───── MATERIAL TO PROCESS ─────

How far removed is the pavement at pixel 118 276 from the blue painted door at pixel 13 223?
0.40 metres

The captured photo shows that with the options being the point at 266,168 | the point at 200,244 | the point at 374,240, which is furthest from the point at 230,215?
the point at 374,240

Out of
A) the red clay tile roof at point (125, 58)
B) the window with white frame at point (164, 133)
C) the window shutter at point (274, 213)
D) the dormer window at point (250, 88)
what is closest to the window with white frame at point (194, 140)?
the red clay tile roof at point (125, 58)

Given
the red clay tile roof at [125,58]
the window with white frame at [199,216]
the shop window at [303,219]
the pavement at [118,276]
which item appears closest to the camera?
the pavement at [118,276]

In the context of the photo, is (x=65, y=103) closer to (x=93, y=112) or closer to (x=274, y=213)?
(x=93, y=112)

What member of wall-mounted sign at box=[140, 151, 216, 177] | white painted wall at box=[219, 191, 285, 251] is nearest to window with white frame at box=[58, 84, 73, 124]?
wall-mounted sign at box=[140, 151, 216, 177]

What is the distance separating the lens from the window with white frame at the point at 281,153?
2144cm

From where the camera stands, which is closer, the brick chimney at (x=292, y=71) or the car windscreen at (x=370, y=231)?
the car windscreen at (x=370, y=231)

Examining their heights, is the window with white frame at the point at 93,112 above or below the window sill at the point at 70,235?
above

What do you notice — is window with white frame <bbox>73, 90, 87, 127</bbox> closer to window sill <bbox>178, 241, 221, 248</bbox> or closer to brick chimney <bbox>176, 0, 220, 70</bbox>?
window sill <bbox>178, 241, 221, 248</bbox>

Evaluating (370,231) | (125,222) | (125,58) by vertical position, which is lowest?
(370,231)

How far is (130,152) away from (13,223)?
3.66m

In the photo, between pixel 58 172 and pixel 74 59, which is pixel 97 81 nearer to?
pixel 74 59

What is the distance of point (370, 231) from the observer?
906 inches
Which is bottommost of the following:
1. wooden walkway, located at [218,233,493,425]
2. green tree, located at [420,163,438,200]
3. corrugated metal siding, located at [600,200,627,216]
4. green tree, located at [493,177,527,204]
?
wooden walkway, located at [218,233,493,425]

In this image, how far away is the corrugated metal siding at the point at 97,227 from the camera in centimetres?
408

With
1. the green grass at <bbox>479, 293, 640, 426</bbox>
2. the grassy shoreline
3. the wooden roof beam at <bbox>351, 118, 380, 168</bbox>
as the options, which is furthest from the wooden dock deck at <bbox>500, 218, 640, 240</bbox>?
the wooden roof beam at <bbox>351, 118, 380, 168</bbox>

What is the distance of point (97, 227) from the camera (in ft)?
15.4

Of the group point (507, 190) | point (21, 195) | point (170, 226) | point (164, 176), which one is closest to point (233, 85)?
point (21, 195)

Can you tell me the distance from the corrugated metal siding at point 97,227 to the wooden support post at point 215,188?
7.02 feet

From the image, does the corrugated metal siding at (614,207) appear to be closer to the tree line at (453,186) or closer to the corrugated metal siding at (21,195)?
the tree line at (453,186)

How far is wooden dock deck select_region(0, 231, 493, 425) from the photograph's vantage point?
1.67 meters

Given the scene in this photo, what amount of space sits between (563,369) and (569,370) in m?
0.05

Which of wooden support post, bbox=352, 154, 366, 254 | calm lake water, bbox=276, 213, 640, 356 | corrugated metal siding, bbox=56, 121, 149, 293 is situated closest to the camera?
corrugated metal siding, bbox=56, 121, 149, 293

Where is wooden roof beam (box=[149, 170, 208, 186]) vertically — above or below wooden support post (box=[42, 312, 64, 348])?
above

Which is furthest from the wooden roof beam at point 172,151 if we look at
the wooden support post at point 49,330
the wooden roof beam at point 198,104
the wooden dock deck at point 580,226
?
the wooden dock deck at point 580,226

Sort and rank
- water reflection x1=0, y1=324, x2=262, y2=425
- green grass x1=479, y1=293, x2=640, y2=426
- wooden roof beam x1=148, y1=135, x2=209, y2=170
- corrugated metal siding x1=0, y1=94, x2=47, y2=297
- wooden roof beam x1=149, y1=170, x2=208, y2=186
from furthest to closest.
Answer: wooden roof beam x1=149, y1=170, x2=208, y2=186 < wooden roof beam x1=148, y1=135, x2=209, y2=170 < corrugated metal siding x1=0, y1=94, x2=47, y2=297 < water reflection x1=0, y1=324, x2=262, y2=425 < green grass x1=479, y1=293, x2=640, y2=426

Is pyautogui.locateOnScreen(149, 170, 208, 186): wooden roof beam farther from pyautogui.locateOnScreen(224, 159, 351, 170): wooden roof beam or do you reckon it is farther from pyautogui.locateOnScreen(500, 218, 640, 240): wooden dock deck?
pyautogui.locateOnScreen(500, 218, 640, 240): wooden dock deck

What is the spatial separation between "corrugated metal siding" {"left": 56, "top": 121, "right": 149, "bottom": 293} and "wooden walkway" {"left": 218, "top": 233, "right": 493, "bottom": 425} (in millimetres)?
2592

─────

PROBLEM TO WORK ON
Reproduce all the entries above with each "distance" swapped for "gap", changing nothing else.

REPLY TO THE EXERCISE
How far removed is the pavement at pixel 118 276 from the blue painted door at pixel 13 223?
0.40 metres

The captured photo shows that with the options being the point at 266,168 | the point at 200,244 | the point at 374,240, which is furthest from the point at 230,215?
the point at 374,240

Out of
A) the red clay tile roof at point (125, 58)
B) the window with white frame at point (164, 133)
C) the window shutter at point (274, 213)
D) the dormer window at point (250, 88)
what is closest to the window with white frame at point (194, 140)?
the red clay tile roof at point (125, 58)

Given
the red clay tile roof at [125,58]
the window with white frame at [199,216]
the shop window at [303,219]
the pavement at [118,276]
which item appears closest to the camera?
the pavement at [118,276]

In the context of the photo, is (x=65, y=103) closer to (x=93, y=112) or closer to (x=274, y=213)?
(x=93, y=112)

What member of wall-mounted sign at box=[140, 151, 216, 177] | white painted wall at box=[219, 191, 285, 251] is nearest to window with white frame at box=[58, 84, 73, 124]?
wall-mounted sign at box=[140, 151, 216, 177]

What is the gap separating the lens from the window with white frame at the point at 281,153?
2144cm

From where the camera stands, which is closer, the brick chimney at (x=292, y=71) or the car windscreen at (x=370, y=231)?
the car windscreen at (x=370, y=231)

Examining their heights, is the window with white frame at the point at 93,112 above or below the window sill at the point at 70,235?
above

What do you notice — is window with white frame <bbox>73, 90, 87, 127</bbox> closer to window sill <bbox>178, 241, 221, 248</bbox> or closer to brick chimney <bbox>176, 0, 220, 70</bbox>?
window sill <bbox>178, 241, 221, 248</bbox>

Evaluating (370,231) | (125,222) | (125,58) by vertical position, which is lowest?
(370,231)

How far is (130,152) away from (13,223)?
3.66m

In the photo, between pixel 58 172 and pixel 74 59, which is pixel 97 81 nearer to?
pixel 74 59

What is the gap of point (370, 231) from the observer?
906 inches
Which is bottommost of the following:
1. wooden walkway, located at [218,233,493,425]
2. green tree, located at [420,163,438,200]
3. corrugated metal siding, located at [600,200,627,216]
4. green tree, located at [493,177,527,204]
?
wooden walkway, located at [218,233,493,425]

In this image, how far away is the corrugated metal siding at the point at 97,227 from the camera in centimetres?
408

With
1. the green grass at <bbox>479, 293, 640, 426</bbox>
2. the grassy shoreline
3. the wooden roof beam at <bbox>351, 118, 380, 168</bbox>
as the options, which is furthest from the wooden dock deck at <bbox>500, 218, 640, 240</bbox>?
the wooden roof beam at <bbox>351, 118, 380, 168</bbox>

What is the gap of point (97, 227) from the camera (in ft)?
15.4

Of the group point (507, 190) | point (21, 195) | point (170, 226) | point (164, 176), which one is closest to point (233, 85)?
point (21, 195)

Can you tell me the gap from the corrugated metal siding at point 97,227 to the wooden support post at point 215,188?
7.02 feet

From the image, does the corrugated metal siding at (614,207) appear to be closer to the tree line at (453,186) or closer to the corrugated metal siding at (21,195)?
the tree line at (453,186)

How far is wooden dock deck select_region(0, 231, 493, 425) from the photograph's vantage point?
1.67 meters

Given the scene in this photo, what amount of space sits between (563,369) and (569,370) in m?
0.05

Which of wooden support post, bbox=352, 154, 366, 254 | calm lake water, bbox=276, 213, 640, 356 | corrugated metal siding, bbox=56, 121, 149, 293 is situated closest to the camera?
corrugated metal siding, bbox=56, 121, 149, 293

Where is wooden roof beam (box=[149, 170, 208, 186]) vertically — above or below wooden support post (box=[42, 312, 64, 348])?
above

Which is furthest from the wooden roof beam at point 172,151 if we look at
the wooden support post at point 49,330
the wooden roof beam at point 198,104
the wooden dock deck at point 580,226
?
the wooden dock deck at point 580,226

Sort and rank
- water reflection x1=0, y1=324, x2=262, y2=425
- green grass x1=479, y1=293, x2=640, y2=426
- wooden roof beam x1=148, y1=135, x2=209, y2=170
- corrugated metal siding x1=0, y1=94, x2=47, y2=297
- wooden roof beam x1=149, y1=170, x2=208, y2=186
from furthest to closest.
Answer: wooden roof beam x1=149, y1=170, x2=208, y2=186 < wooden roof beam x1=148, y1=135, x2=209, y2=170 < corrugated metal siding x1=0, y1=94, x2=47, y2=297 < water reflection x1=0, y1=324, x2=262, y2=425 < green grass x1=479, y1=293, x2=640, y2=426

Is pyautogui.locateOnScreen(149, 170, 208, 186): wooden roof beam farther from pyautogui.locateOnScreen(224, 159, 351, 170): wooden roof beam or do you reckon it is farther from pyautogui.locateOnScreen(500, 218, 640, 240): wooden dock deck?
pyautogui.locateOnScreen(500, 218, 640, 240): wooden dock deck

What is the spatial separation between "corrugated metal siding" {"left": 56, "top": 121, "right": 149, "bottom": 293} and "wooden walkway" {"left": 218, "top": 233, "right": 493, "bottom": 425} (in millimetres)?
2592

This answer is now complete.